Transacties zijn manieren waarop we met de ander communiceren, en hoe het gedrag het andere gedrag uitnodigt. Transacties zijn eenheden of fragmenten van een communicatiepatroon. Er is onderscheid tussen de rol van zender en die van ontvanger. De zender zegt iets (de stimulus), de ontvanger geeft daaraan betekenis én aan de andere communicatie van de zender (zoals lichaamstaal, intonatie, etc.). Die betekenis is merkbaar in de respons van de ontvanger. Een transactie is dus een wederzijdse communicatie, waarbij er tegelijkertijd sprake is van waarneembare feitelijke communicatie en parallel daaraan interactie op een onuitgesproken psychologisch niveau. Bijvoorbeeld: iets met een neutrale stem zeggen, maar met een duidelijk voelbare of zichtbare sarcastische bijbedoeling.

Er wordt onderscheid gemaakt tussen de zogenaamde complementaire transacties, gekruiste (of kruiselingse) transacties en transacties met bijbedoelingen.

Complementaire transacties
In complementaire transacties vullen mensen elkaar aan in hetzelfde patroon.

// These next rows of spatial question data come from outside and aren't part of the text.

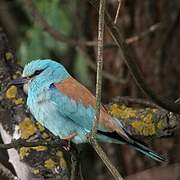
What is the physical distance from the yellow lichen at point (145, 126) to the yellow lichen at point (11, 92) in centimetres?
56

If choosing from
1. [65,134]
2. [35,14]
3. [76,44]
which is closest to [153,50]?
[76,44]

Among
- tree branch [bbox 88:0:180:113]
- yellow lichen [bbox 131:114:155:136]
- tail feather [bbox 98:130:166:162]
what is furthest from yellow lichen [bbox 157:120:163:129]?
tree branch [bbox 88:0:180:113]

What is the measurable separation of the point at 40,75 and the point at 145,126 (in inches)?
21.2

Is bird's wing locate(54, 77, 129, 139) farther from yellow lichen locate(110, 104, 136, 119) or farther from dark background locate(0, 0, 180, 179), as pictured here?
dark background locate(0, 0, 180, 179)

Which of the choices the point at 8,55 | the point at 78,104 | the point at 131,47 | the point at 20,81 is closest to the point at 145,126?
the point at 78,104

De ander reageert terug op de wijze waarop de een hem uitnodigde. Bijvoorbeeld: een Kind-Kind transactie zoals aangegeven in het schematische voorbeeld. De praktische uitwerking daarvan kan de volgende korte dialoog zijn. De ene vraagt vanuit zijn Kind-egotoestand: "Wil je een snoepje?" en dan kan de ander vanuit zijn Kind-egotoestand reageren met: "Mmmmm, ik ben dol op snoep." In termen van egotoestanden: de reactie komt vanuit de egotoestand die ook geadresseerd werd.
Zolang transacties complementair blijven, kan communicatie eindeloos doorgaan.
Gekruiste (of kruiselingse) transacties
In een gekruiste transactie reageert de ander anders dan van hem verwacht wordt. De egotoestand die de ene aanspreekt bij de ander, is een andere dan die van waaruit de ander reageert. Voorbeeld:
Verzender vanuit Ouder-egotoestand, bijvoorbeeld moeder tegen kind: "Eet je bord leeg", daarmee de ander in zijn Kind-egotoestand aansprekend.
Ontvanger echter vanuit Volwassen-egotoestand: "Ik ben inmiddels 18 jaar, volgens mij ben ik nu zelf in staat om dat te beslissen", en deze doet daarmee een appel op de Volwassen-egotoestand van de verzender vanuit zijn eigen Volwassen-egotoestand.
Gekruiste transacties zijn dus een uitnodiging tot een ander transactiepatroon; er is een breuk in de communicatie en een van beide zal van egotoestand moeten veranderen om de communicatie te herstellen.
Transacties met bijbedoelingen
In deze transacties lijkt er op het oppervlakkige sociale niveau een transactie tussen twee egotoestanden te zijn, terwijl er eigenlijk op het dieperliggende psychologische niveau een transactie tussen twee andere egotoestanden is. Er zijn dan dus twee niveaus van communicatie.
Voorbeeld, voortgaand op het vorige voorbeeld: de moeder reageert op de transactie van de zoon met "Jongen, je kunt toch niet zonder mij?". Dat is op sociaal niveau een transactie vanuit de Volwassen-egotoestand van de moeder naar de Volwassen-egotoestand van de zoon, maar op psychologisch niveau een transactie vanuit de Kind-egotoestand van de moeder naar de Ouder-egotoestand van de zoon.
De boodschap op psychologisch niveau is bepalend voor de betekenis van de communicatie, en niet de boodschap op sociaal niveau.

Contracten

bewerken

Het gebruik van specifieke contracten is zeer eigen aan de TA en dat komt direct voort uit de drie uitgangspunten van de TA zoals hierboven benoemd. Een contract in de TA betekenis is een expliciete wederzijdse verbintenis tot een goed omschreven begeleiding die leidt tot verandering, en is aangegaan vanuit de Volwassen egotoestand, met zichzelf en/of met de ander. Claude Steiner heeft vier vereisten opgesteld voor het maken van deugdelijke contracten in deze betekenis, en ook afgeleid van goede juridische contracten:

  • Wederzijdse overeenstemming
  • Redelijke tegenprestatie
  • Wederzijdse competentie (voldoende professionele bekwaamheid bij de begeleider; voldoende fysieke en mentale vermogens bij de cliënt/patiënt om het contract te begrijpen en na te kunnen komen)
  • Legaliteit en ethiek (passend binnen de wet, passend binnen de ethische beroepsregels van de begeleider)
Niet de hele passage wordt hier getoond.